→ What this task involves:
Up to and including the line with "Consider this experimental", please reproduce the lines below exactly, beginning with the first.

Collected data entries
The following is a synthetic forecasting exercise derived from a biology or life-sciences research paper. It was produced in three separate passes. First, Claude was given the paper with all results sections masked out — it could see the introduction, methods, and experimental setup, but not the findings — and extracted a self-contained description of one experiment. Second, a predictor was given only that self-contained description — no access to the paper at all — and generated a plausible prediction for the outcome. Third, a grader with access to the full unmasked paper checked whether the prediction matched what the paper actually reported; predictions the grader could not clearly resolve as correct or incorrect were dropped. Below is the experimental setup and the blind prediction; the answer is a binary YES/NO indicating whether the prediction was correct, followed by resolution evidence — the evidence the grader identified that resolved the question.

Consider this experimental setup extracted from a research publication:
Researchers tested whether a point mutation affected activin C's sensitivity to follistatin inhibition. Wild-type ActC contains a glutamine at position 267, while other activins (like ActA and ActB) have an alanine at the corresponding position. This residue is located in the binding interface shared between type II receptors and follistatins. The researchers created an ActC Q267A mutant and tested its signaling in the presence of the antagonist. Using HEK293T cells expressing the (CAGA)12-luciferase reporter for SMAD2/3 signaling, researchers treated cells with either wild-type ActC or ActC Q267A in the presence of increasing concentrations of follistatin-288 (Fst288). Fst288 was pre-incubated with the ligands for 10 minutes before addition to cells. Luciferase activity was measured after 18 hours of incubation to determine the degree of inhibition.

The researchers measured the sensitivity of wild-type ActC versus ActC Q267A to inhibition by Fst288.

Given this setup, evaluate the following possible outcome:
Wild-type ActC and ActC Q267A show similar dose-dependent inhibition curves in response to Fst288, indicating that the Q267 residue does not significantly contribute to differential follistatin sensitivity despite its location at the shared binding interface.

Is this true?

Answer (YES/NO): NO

→ Result:
The following is a synthetic forecasting exercise derived from a biology or life-sciences research paper. It was produced in three separate passes. First, Claude was given the paper with all results sections masked out — it could see the introduction, methods, and experimental setup, but not the findings — and extracted a self-contained description of one experiment. Second, a predictor was given only that self-contained description — no access to the paper at all — and generated a plausible prediction for the outcome. Third, a grader with access to the full unmasked paper checked whether the prediction matched what the paper actually reported; predictions the grader could not clearly resolve as correct or incorrect were dropped. Below is the experimental setup and the blind prediction; the answer is a binary YES/NO indicating whether the prediction was correct, followed by resolution evidence — the evidence the grader identified that resolved the question.

Consider this experimental setup extracted from a research publication:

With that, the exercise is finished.